**Texto de la página:**
* * *

En los albores coloniales, cuando las sangres se encontraron en danza inevitable, nació una palabra destinada a cargar cinco siglos en la espalda. Como un niño marcado desde la cuna, llegó al mundo vestida de desprecio, bautizada por quienes no entendían que en esa mezcla germinaba el porvenir del Perú.
«Cholo» es una palabra que levanta debates, sobre todo por su origen y su uso. Algunos autores mexicanos sostienen que viene del gentilicio de Cholollan; otros afirman que proviene del vocablo chol, usado en Guatemala, Tabasco y Chiapas para designar a ciertos pueblos indígenas. Lo indiscutible es que, en el Perú y en muchos otros lugares, «cholo» fue durante siglos un término hiriente, lanzado para señalar al «bajo, rudo, inculto o tosco».
Pero el cholo peruano es distinto. Hijo de todas las sangres, aprendió desde pequeño a forjar identidad en el yunque del rechazo. Tiene múltiples rostros, tamaños y matices: puede ser blanco, cobrizo, canela o negro; de cabellera lacia ondulada o crespa, de cuerpo alto, grueso, delgado o pequeño. Es, en suma, la mezcla de todas las razas, el mestizo que, en esa fragua de adversidades, templó un carácter único: el de quien sabe que cada jornada debe ganarse su sitio en el mundo, sin esperar concesiones ni favores.
Aunque nos duela admitirlo, en el Perú se aprende a discriminar desde la infancia. En la escuela, en la mesa familiar, en la calle. ¿No es cierto que, al insultar, muchos sueltan primero un «indio» o un «cholo de mierda»?

* * *

**Datos recopilados:**

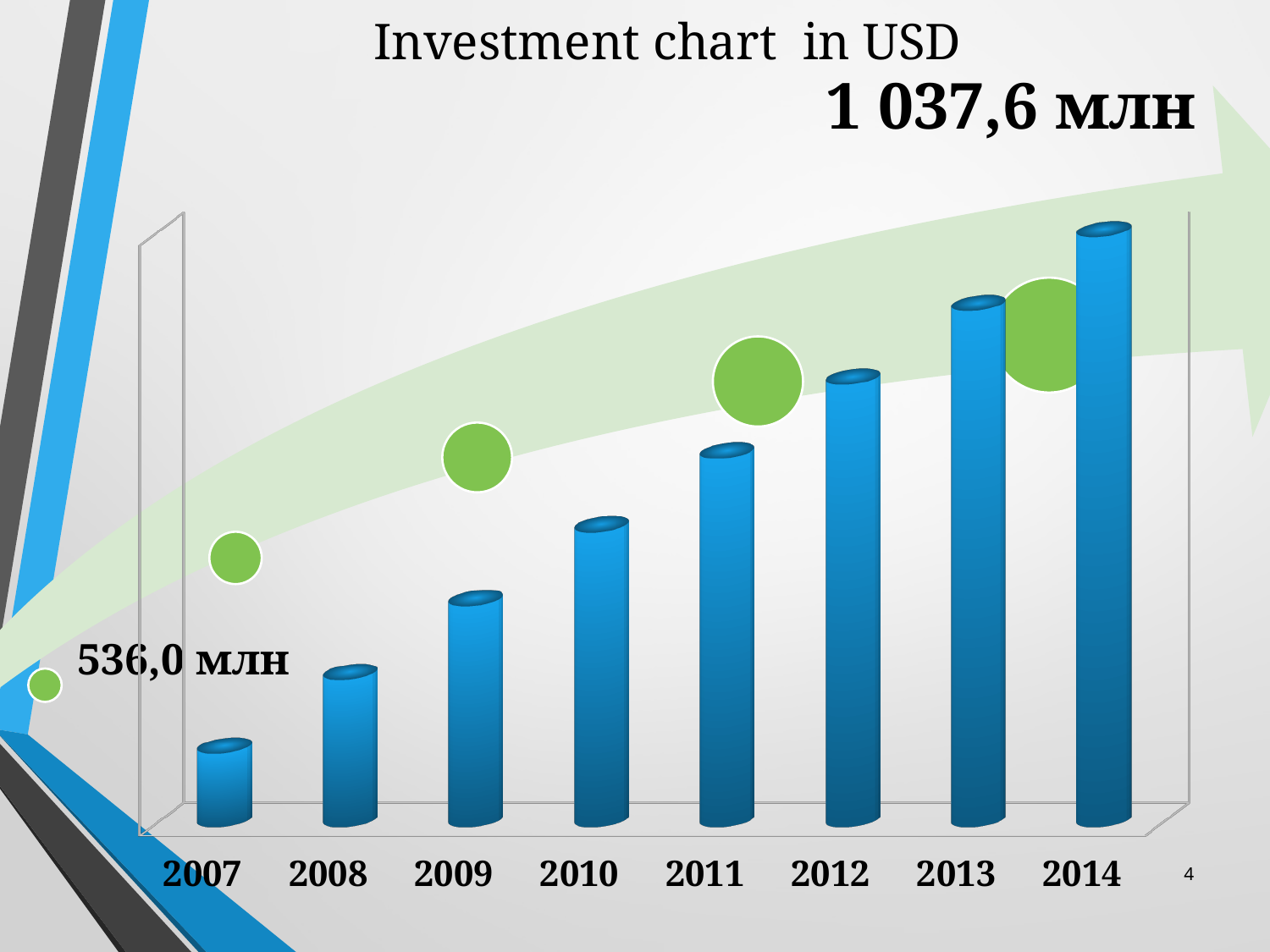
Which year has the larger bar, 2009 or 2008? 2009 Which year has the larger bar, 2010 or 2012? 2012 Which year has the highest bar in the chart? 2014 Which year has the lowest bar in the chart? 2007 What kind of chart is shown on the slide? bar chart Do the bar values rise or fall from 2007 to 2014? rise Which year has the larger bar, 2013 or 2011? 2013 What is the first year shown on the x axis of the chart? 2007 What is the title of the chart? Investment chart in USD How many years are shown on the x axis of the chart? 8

* * *

**Consigna:**
Responde con base en el texto sobre la palabra «cholo»:
1. Según algunos autores mexicanos, ¿de qué gentilicio viene «cholo»?
2. ¿En qué lugares se usa el vocablo chol para designar a ciertos pueblos indígenas?
3. ¿En qué tres ámbitos se aprende a discriminar desde la infancia en el Perú?

**Respuesta esperada:**
1. Del gentilicio de Cholollan.
2. En Guatemala, Tabasco y Chiapas.
3. En la escuela, en la mesa familiar y en la calle.